Präsident zum Plakat-Verbot: „Vielleicht würde ich es heute anders machen“
An diesem Abend ist der Gegner kein Dorfklub. Sondern Alemannia Aachen. Auch ein Traditionsklub im Westen, der heute da steht, wo die Fortuna zu Beginn des Jahrtausends war: Finanziell angeschlagen, sportlich auf dem absteigenden Ast. Die Chancen sind ausgeglichen, fest steht lediglich, dass dieses Spiel nur einen Verein auf den Weg in schönere Zeiten befördern kann. Der Rest der Geschichte ist schnell erzählt: Fortuna gewinnt das Finale mit 2:1 und zieht in den DFB-Pokal ein. Und die Investoren beschließen, ihr Engagement nun doch fortzusetzen. Fortuna Köln ist gerettet. Mal wieder.
Einen Rückschlag hat der Kölner Klub auf dem langen Weg zur Professionalität allerdings vor dem Auftakt der Regionalliga-Saison am vergangenen Freitag erlitten, beziehungsweise: selbst verursacht. Wieder ging es gegen Aachen. Weil es nach dem Pokalfinale zu einem Platzsturm der Alemannia-Fans gekommen war, hatten die Verantwortlichen der Fortuna ihren Anhängern verboten, Plakate mit anti-rassistischen Sprüchen zu entrollen. Begründung: Man habe den braun gefärbten Anhang der Aachener nicht provozieren wollen. In der Aachener Fanszene kam es in jüngster Vergangenheit zu gewalttätigen Übergriffen, einige Fangruppen haben Verbindungen zum rechtsextremen Lager. Das Verbot sorgte bundesweit für Empörung, das Bündnis Aktiver Fußballfans (BAFF) kommentierte in einer Presemitteilung: „Ein vorauseilendes Einknicken vor rechten Tendenzen ist ein fatales Signal und Wasser auf den Mühlen rassistischer Akteure.“
Selbst die eigenen Fans zeigen sich verärgert. „Vielleicht würde ich es heute anders machen“, sagt Klaus Ulonska auf Nachfrage von 11FREUNDE, „aber mir hat die Reaktion wehgetan. Das war ursprünglich gut gemeint und mit den Aachenern abgesprochen. Sie versuchen ja selbst, ihre braune Soße fernzuhalten.“
Zeit für neue Präsidenten-Storys
In Köln-Zollstock bekommen sie nun endlich jenes Spiel, auf das sie seit Jahren so sehnsüchtig warten. Trainer Uwe Koschinat nennt es „eine extrem wichtige Sache, wieder deutschlandweit wahrgenommen zu werden“. Der Verein erwartet 5000 Zuschauer.

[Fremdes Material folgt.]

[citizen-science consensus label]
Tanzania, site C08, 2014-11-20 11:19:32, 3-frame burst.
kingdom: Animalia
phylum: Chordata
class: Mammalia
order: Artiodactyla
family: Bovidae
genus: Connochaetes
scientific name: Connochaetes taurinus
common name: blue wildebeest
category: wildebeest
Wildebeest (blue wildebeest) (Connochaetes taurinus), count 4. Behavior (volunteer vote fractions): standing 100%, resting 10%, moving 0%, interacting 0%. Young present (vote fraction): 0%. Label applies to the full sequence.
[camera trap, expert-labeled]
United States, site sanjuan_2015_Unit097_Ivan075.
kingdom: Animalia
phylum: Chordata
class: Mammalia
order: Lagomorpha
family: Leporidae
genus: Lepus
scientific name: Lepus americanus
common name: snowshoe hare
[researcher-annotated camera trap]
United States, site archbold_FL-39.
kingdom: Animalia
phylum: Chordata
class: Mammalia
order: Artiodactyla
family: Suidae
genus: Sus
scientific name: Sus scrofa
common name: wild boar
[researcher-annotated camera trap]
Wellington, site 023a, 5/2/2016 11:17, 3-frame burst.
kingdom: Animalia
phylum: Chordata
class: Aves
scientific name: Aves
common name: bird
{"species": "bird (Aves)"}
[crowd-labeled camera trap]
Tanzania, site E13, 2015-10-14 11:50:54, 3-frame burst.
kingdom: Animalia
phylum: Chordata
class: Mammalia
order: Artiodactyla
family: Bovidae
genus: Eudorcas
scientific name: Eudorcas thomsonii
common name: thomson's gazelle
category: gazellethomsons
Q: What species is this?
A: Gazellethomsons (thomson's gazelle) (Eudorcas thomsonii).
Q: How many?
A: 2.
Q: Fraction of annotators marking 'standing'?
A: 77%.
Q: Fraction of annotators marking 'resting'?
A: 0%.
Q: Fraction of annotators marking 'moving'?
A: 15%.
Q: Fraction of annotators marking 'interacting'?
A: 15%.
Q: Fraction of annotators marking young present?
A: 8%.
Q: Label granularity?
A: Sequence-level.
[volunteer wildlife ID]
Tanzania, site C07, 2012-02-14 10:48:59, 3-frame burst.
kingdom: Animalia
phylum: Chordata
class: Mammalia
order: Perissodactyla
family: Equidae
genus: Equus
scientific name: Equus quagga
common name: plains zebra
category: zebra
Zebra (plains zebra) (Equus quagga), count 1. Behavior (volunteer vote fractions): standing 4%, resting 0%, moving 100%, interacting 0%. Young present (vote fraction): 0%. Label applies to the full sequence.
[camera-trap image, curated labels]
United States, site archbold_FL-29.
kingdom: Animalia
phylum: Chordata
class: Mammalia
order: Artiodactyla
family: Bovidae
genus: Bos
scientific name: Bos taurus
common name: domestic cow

Ein Drittel weniger waren es beim letzten Duell der Mannschaften im Südstadion: 22. August 1999, zweiter Spieltag, 2:1‑Heimsieg. Ein ordentlicher Start der Kölner in ihre bislang letzte Saison im Profifußball. Für die Fortuna stand damals Hans Sarpei auf dem Rasen, für Mainz verteidigte ein gewisser Jürgen Klopp. 14 Jahre sind seitdem vergangen. Nicht nur Klaus Ulonska hofft auf eine Renaissance. Es wird Zeit für neue Geschichten des Präsidenten.